Recently, a few days ago, Foreign Minister Gibran Bassil while meeting with his Chinese counterpart, Wang Yi, encouraged China to invest in Lebanon’s oil and gas sector. Normally, this type of exhortation would be perfectly in line with the meeting. But when you are the foreign minister of a country that is currently carrying out its first licensing round to which no Chinese company will participate, such a behavior raises the doubt that the pre-qualified companies haven’t until now shown excessive interest in the licensing round and that Lebanon has to develop a plan B. Of course, this could easily be just a simple conjecture because companies will submit their tenders only on Sept. 15, 2017.     

In particular, in view of the considerations developed in this analysis, it could be difficult for an I.O.C. to develop a good business case and decide to invest in one of the three blocks comprising the disputed wedge of water.

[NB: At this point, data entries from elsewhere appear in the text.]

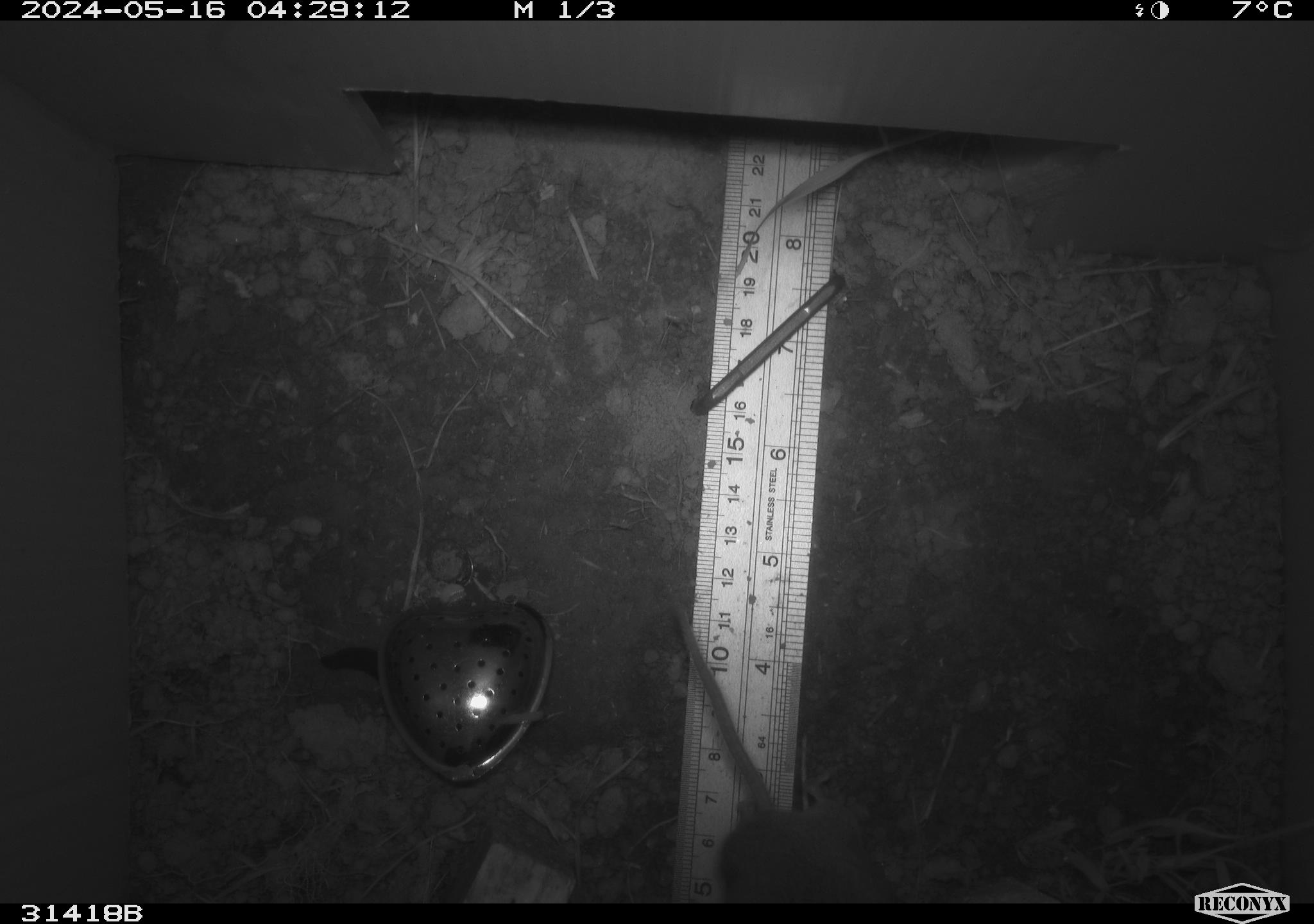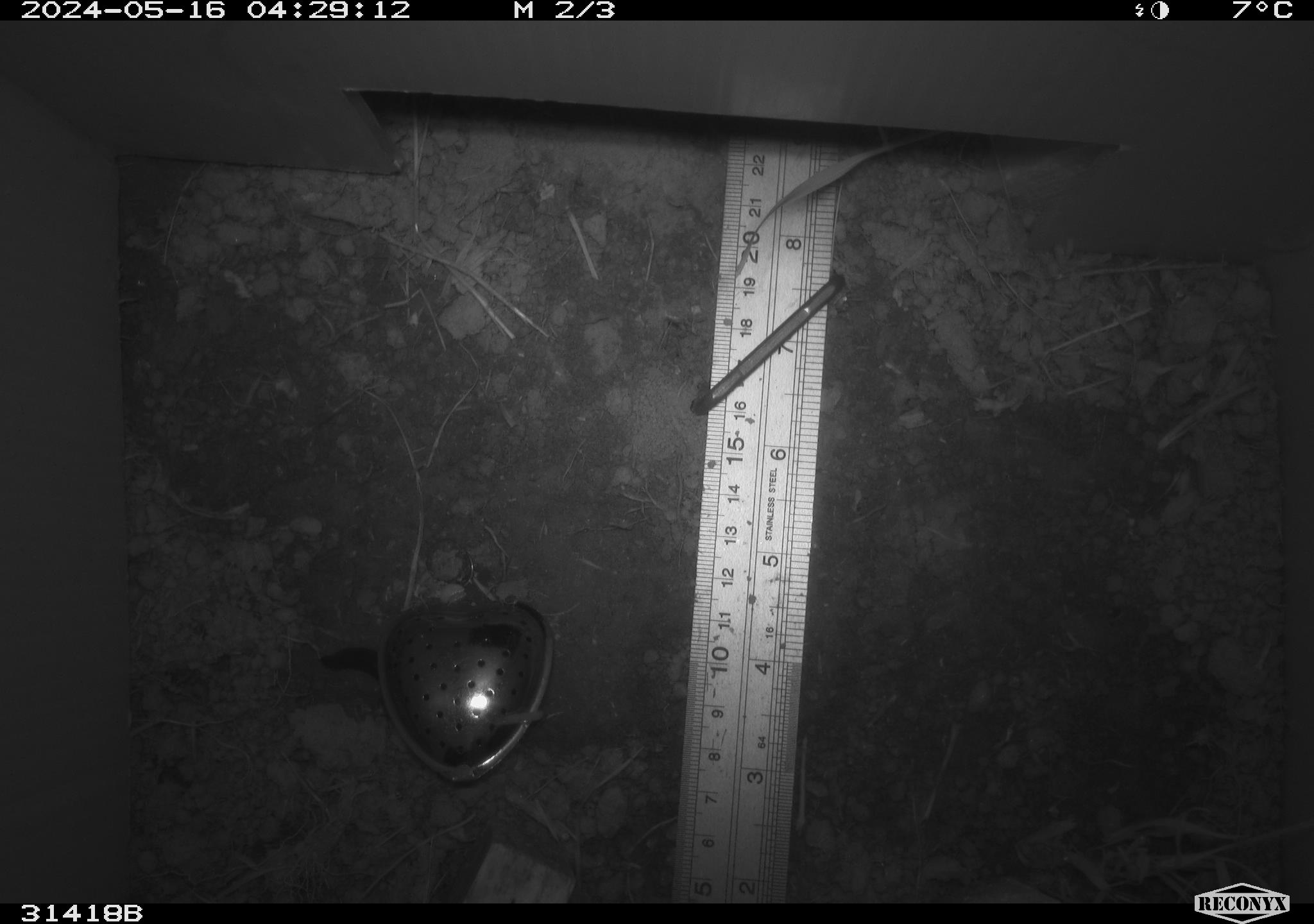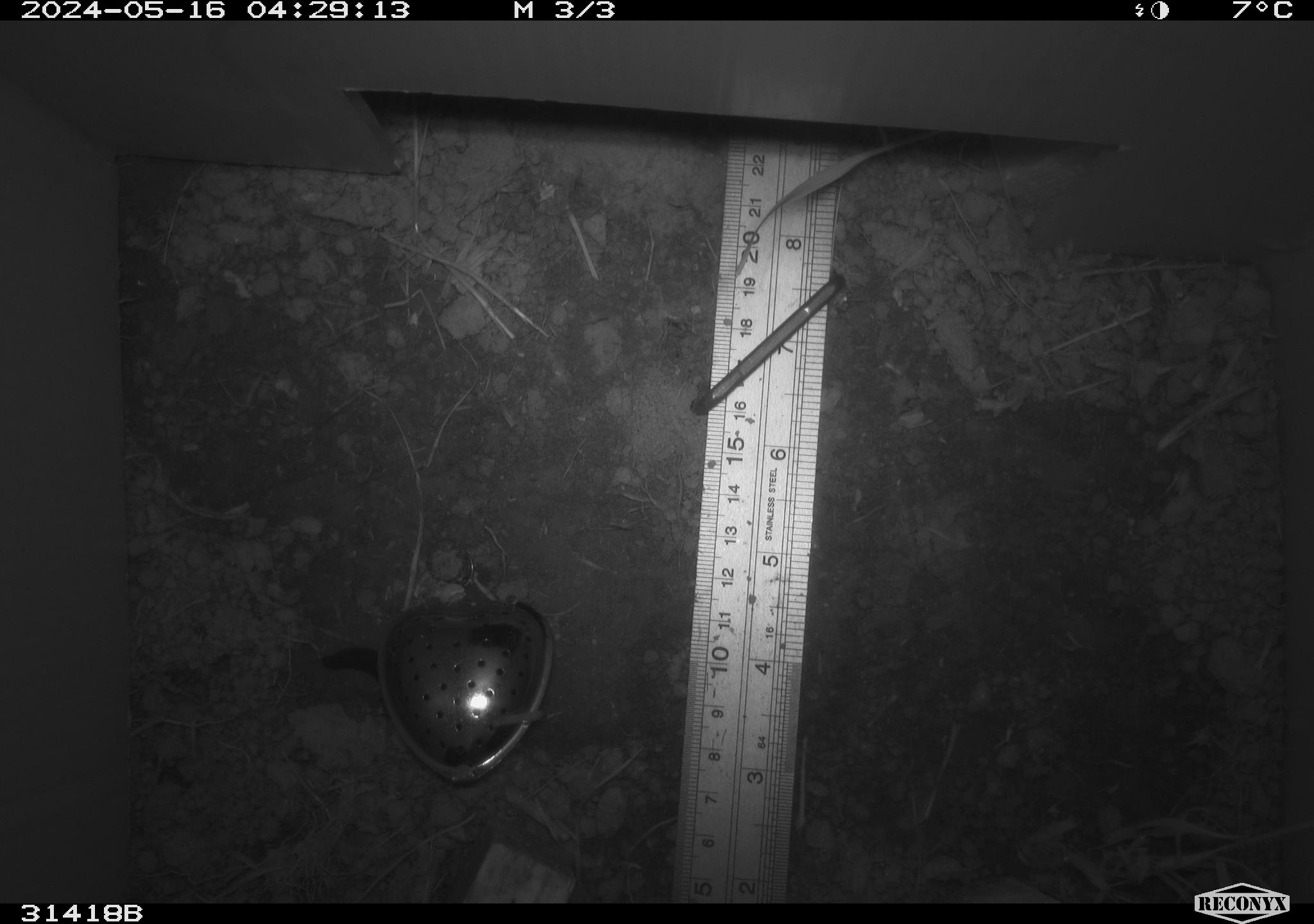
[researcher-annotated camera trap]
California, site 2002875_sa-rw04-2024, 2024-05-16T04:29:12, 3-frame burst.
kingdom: Animalia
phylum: Chordata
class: Mammalia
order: Rodentia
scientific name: Rodentia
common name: rodent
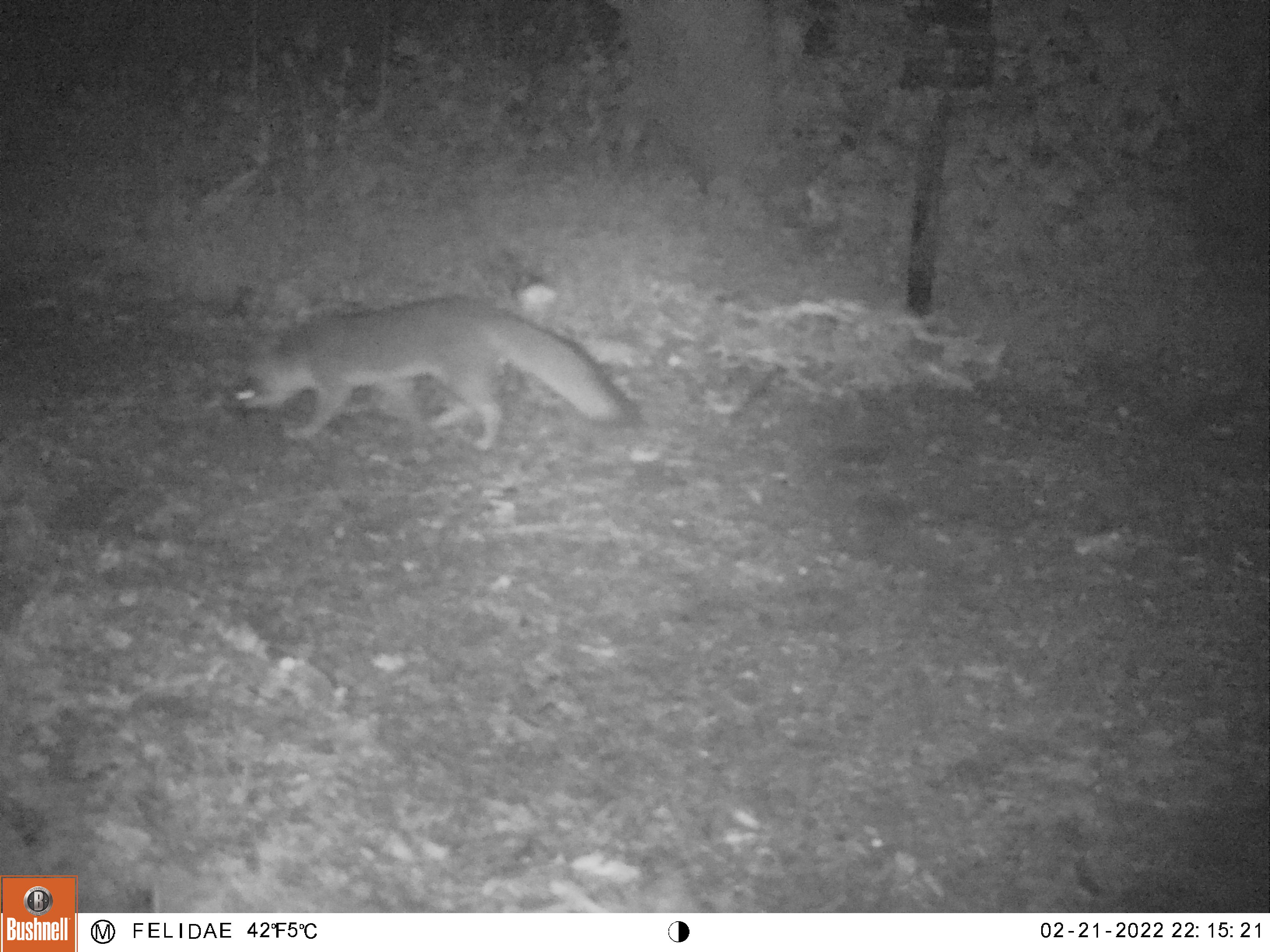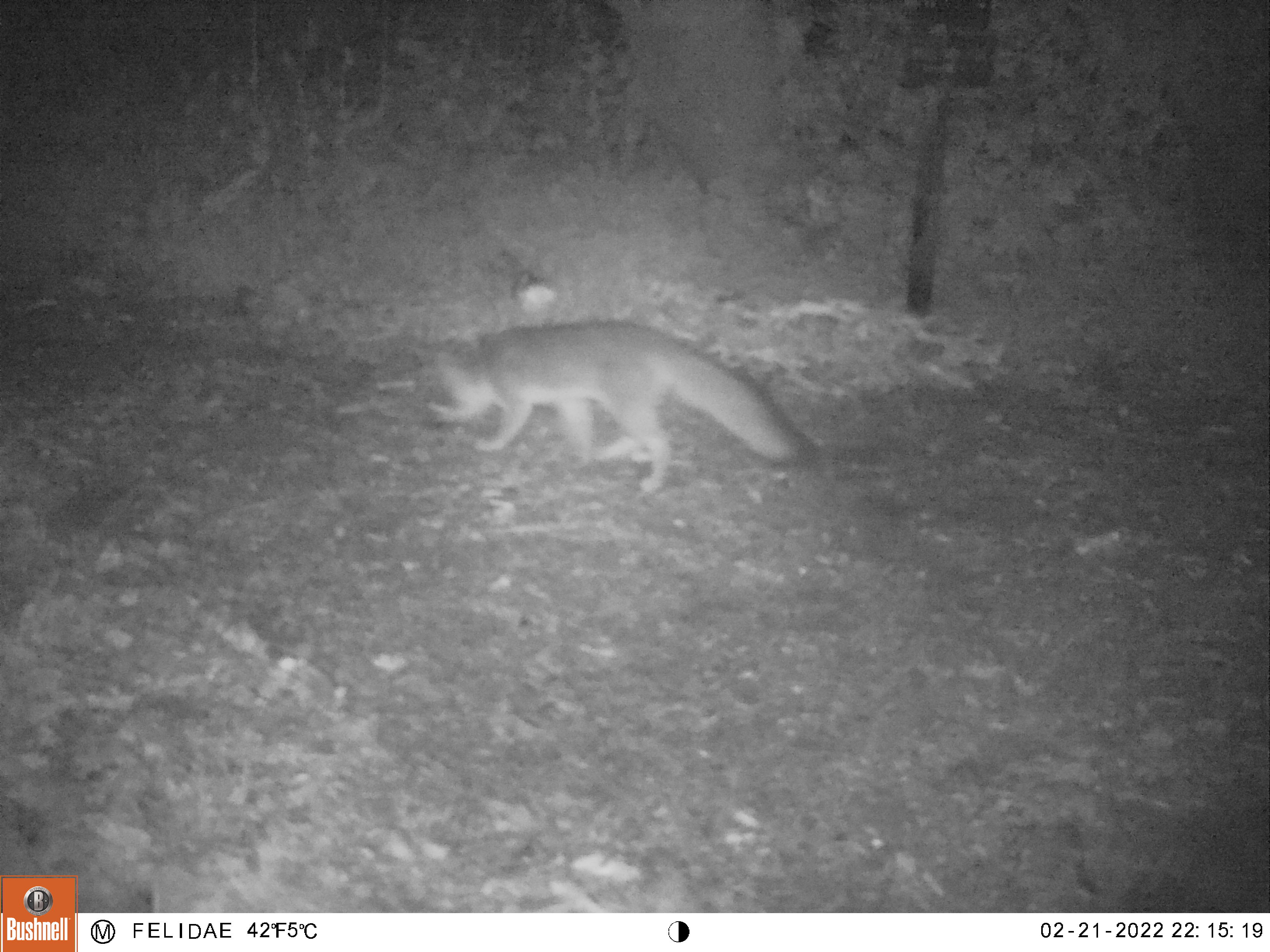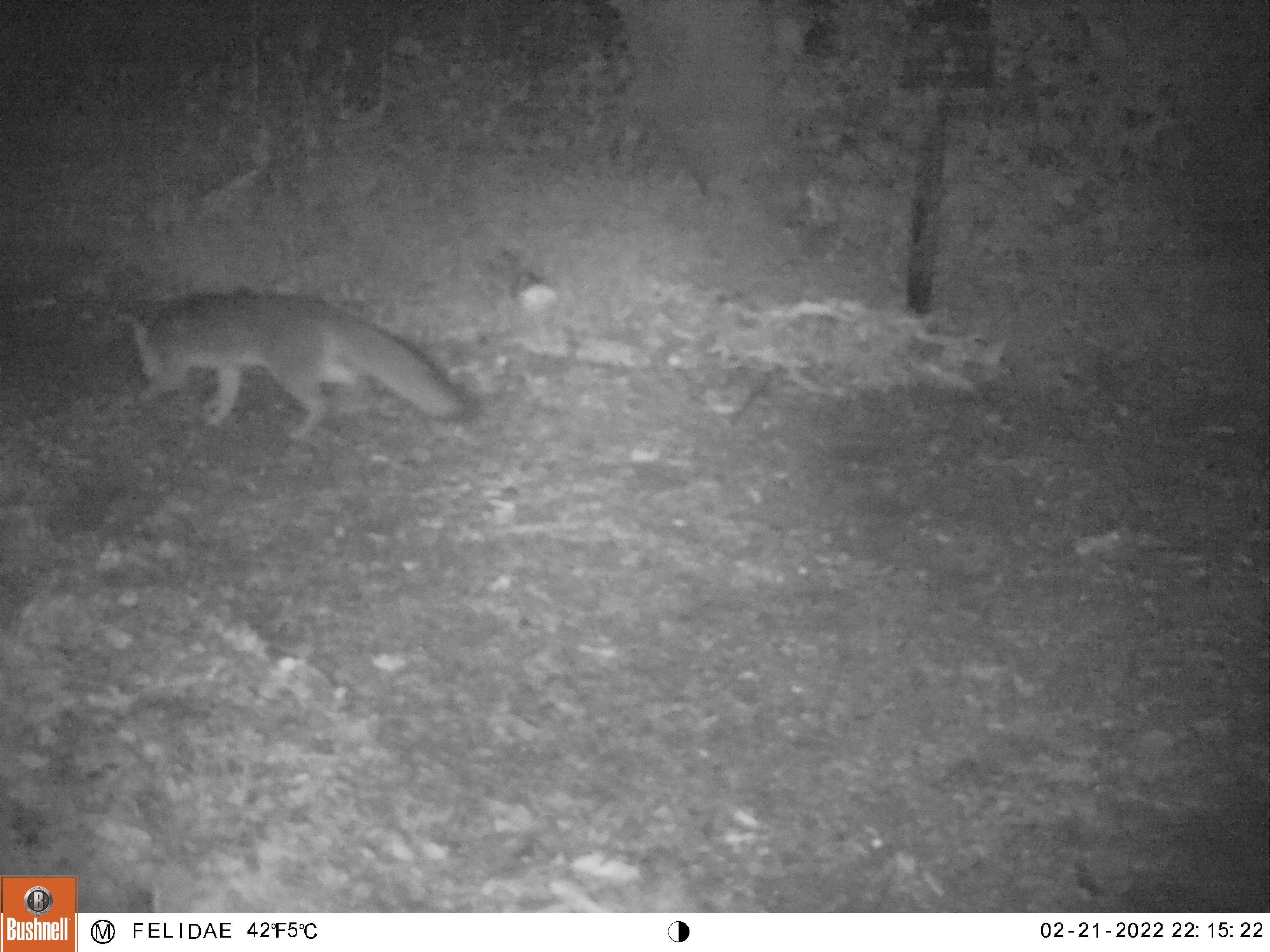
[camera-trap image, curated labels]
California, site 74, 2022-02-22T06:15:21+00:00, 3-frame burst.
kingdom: Animalia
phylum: Chordata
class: Mammalia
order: Carnivora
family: Canidae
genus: Urocyon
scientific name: Urocyon cinereoargenteus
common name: gray fox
Gray fox (Urocyon cinereoargenteus).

Moreover, Lebanon does not have the naval capabilities to protect militarily its future O&G installations, while Israel has powerful naval means.

But there is something more. The sectarian divisions of Lebanese society, which are mirrored in the country’s political institutions, until now have consistently and only slowed the development of an O&G sector in Lebanon. What if instead the energy sector with its consistent revenue stream became a new lever capable of kindling another time Lebanon’s society internal conflicts?